After gradually tightening COVID-19 curbs over the past few weeks, Beijing officials on May 12 said they “recommend” that residents stay at home while new mass testing is underway.
Panic buying gripped the capital amid rising concern of a citywide lockdown, though authorities have dismissed lockdown speculation as “rumors.”
Xu Hejian, a spokesperson for city officials, said at a briefing that Beijing will conduct three rounds of testing in 11 of the city’s 16 districts and an economic zone for three days, beginning May 13. He urged people to reduce their movements during the period.
Beijing officials, however, said the order doesn’t mean lockdown, calling on people to stop panic buying.

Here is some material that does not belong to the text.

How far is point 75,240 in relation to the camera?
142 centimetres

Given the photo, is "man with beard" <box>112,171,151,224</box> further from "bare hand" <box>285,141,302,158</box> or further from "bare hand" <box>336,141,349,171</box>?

“The so-called lockdown and ‘silent period’ are all rumors,” said Xu, referring to a new term used by officials announcing a lockdown.
“It is unnecessary to hoard food,” Xu said at the press conference. “Residents don’t need to worry, the city’s operations won’t be affected.”
Nevertheless, long lines reappeared outside supermarkets and shops late on May 12. Residents scrambled to stockpile food and other daily necessities, while anxiously listening to Beijing’s daily COVID-19 news conference on their phones.
“This is quite unhealthy because people are in a very nervous mood,” said Grace Zhao, who stood in a 160-foot line outside one supermarket in Chaoyang, Beijing’s most populous district and the epicenter of its current outbreak.
The order comes after Beijing recorded 36 new cases in the previous 24 hours, pushing total infections to nearly 1,000 since April 22. But the official count has increasingly come into question by residents and experts, given the Chinese regime’s history of downplaying and covering up information about outbreaks across the country.
The new order means nearly all of the city’s 22 million residents will take three PCR tests. Residents in the 10 main districts are recommended to work remotely on May 13 and stay home over the weekend. The other five districts in suburban areas will see hotels and scenic spots closed.
The Chinese regime holds tight to its “zero-COVID” policy, aimed at eliminating every infection among communities by restricting movement and placing anyone at risk into mandatory quarantine.
On May 12, the yuan hit a new 19-month low, having tumbled almost 6 percent in less than a month.
Beijing officials said the results of the mass screening will determine their next move.
Beijing, the country’s political center, has never gone through a full-scale citywide lockdown since the regime launched its zero-COVID playbook at the onset of the pandemic in early 2020.